_EXERCISE PROMPT_
Each record is to be printed again exactly, though not its pictures.

RECORD SET: Begin

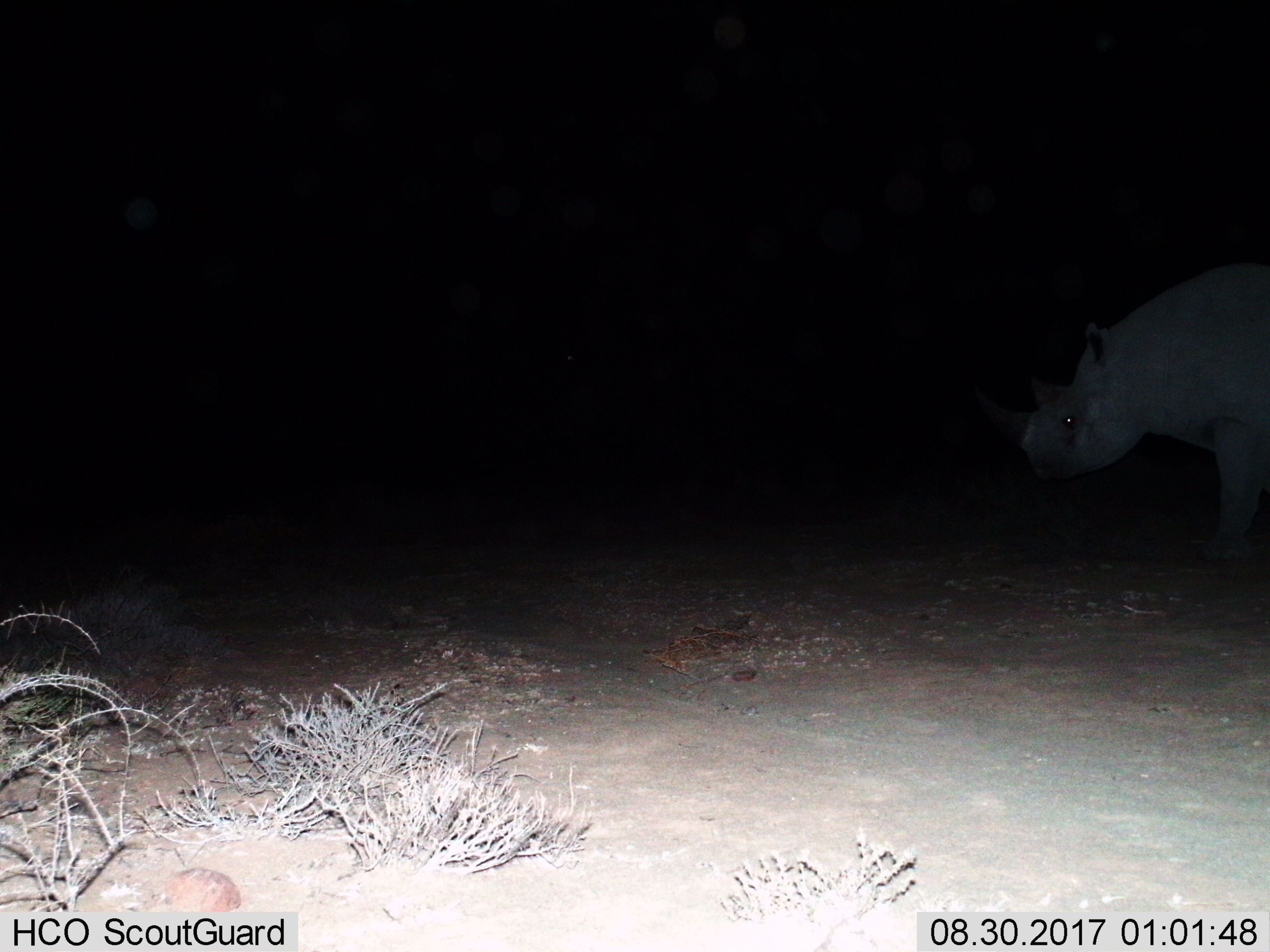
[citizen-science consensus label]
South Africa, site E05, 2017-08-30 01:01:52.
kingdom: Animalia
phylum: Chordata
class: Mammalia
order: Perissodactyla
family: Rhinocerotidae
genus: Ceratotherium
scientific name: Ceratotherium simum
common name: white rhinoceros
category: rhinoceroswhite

RECORD SET: End

_TASK SOLUTION_
[citizen-science consensus label]
South Africa, site E05, 2017-08-30 01:01:52.
kingdom: Animalia
phylum: Chordata
class: Mammalia
order: Perissodactyla
family: Rhinocerotidae
genus: Ceratotherium
scientific name: Ceratotherium simum
common name: white rhinoceros
category: rhinoceroswhite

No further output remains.